Is Your Brand Relational?

Logos are important. Websites are critical. Consistent, clear, and timely communication is key. This is your brand, and every organization has one. Some brands are clear, others are vague. Some brands we recognize instantly, others don't even register. So what makes your brand distinct? Of course, brand consistency is of upmost importance. You must know your identity and portray your brand without compromise. But once you have done this, how do you rise above the noise, stand out and get noticed.

First, a story...

Recently, I was having problems with my new computer. I had several choices for repair: Apple retail or one of two independent Apple specialists' shops located near my house. Because of my past experiences with Apple retail, I chose to give them the first shot. I conveniently scheduled my appointment on-line and arrived five minutes early for my appointment. I was informed that the support team was running about 30 minutes behind, so I looked for a quiet place to sit down and get some work done. (If you have ever been in an Apple store around the holidays, you know this is no small feat.) Once I met with the support team, they were able to quickly diagnose the issue and offer a solution. The logic board would need to be replaced and they would need my computer for three to seven days. New logic board: OK. Part in stock: Great. Computer gone for up to a week: Not an option. After much discussion about how I couldn't go that long without my primary work computer, I was informed that was my only option if I wanted Apple retail to help. I left frustrated.

Next, I visited the independent Apple specialist nearest to my house. I explained my exact situation, but again was told the best-case scenario would put me without my computer for one and half days. Again, I pleaded my case, but was nicely told they had systems and processes in place that just couldn't be adjusted.

In a last ditch effort, I called the independent Apple specialist, Macrobatix, mostly expecting to hear the same thing. Oh, how wrong I was. It was refreshing to find someone interested in my story and willing to bend their process to meet a need.

So how does Macrobatix, a small independent Apple specialist shop, differentiate their brand? Sure, they invested the time and money to develop a logo, website, retail space, and communication strategy that is clear and concise. Yet, the market is flooded with choices. Apple retail, big box electronic stores, and other independent Apple specialist stores are all vying for the same business. Bob, the owner of Macrobatix, made several choices that set his brand apart from the rest:

Listen to the need.

Bob took the time to hear what my issues were. He allowed me to express all my concerns about being without my computer for even just 1.5 days. Because he understood how important the right tools were to a small business, he was able to empathize.

Get to the know the person behind the need.

Bob seemed genuinely interested in who I was, and how he could help. He was able to see beyond the immediate need and find ways to build a relationship.

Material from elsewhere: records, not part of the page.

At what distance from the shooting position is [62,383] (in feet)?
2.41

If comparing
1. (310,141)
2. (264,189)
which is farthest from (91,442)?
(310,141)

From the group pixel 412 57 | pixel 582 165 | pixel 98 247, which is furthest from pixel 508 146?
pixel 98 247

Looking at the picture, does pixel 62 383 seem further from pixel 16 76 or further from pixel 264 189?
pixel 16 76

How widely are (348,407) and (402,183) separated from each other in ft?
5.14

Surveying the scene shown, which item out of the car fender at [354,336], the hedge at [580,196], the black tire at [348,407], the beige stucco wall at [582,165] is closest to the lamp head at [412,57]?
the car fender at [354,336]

Say Yes, Whenever Possible.

Bob recognized the need was not a new part in a computer, but rather, to be without a computer for as little time as possible. All the other shops I visited were happy to replace the part, but that wasn't the need. Bob bent traditional practice or process to meet the real need. He said yes, when all I had heard was no.

In short, Bob and the Macrobatix team diagnosed the issue late one evening (took 15 minutes) and ordered the part. Then they allowed me to keep my computer while we waited for the part to arrive. Once it arrived, he called me and gave me an exact time when a technician would be able to begin the replacement. I brought in my computer and was back to work on my repaired machine in less than two hours. Apple retail: 3 to 7 days. Other Apple specialist: 1.5 days, at best. Macrobatix: 2 hours. Who do you think earned a customer?

Organizations today must be more that just transactional, they have to be relational. Brands come alive by experience, not just expression. Mission statements are for living out. Find the need you are meant to meet, and then do all you can to meet it better than everyone else around you.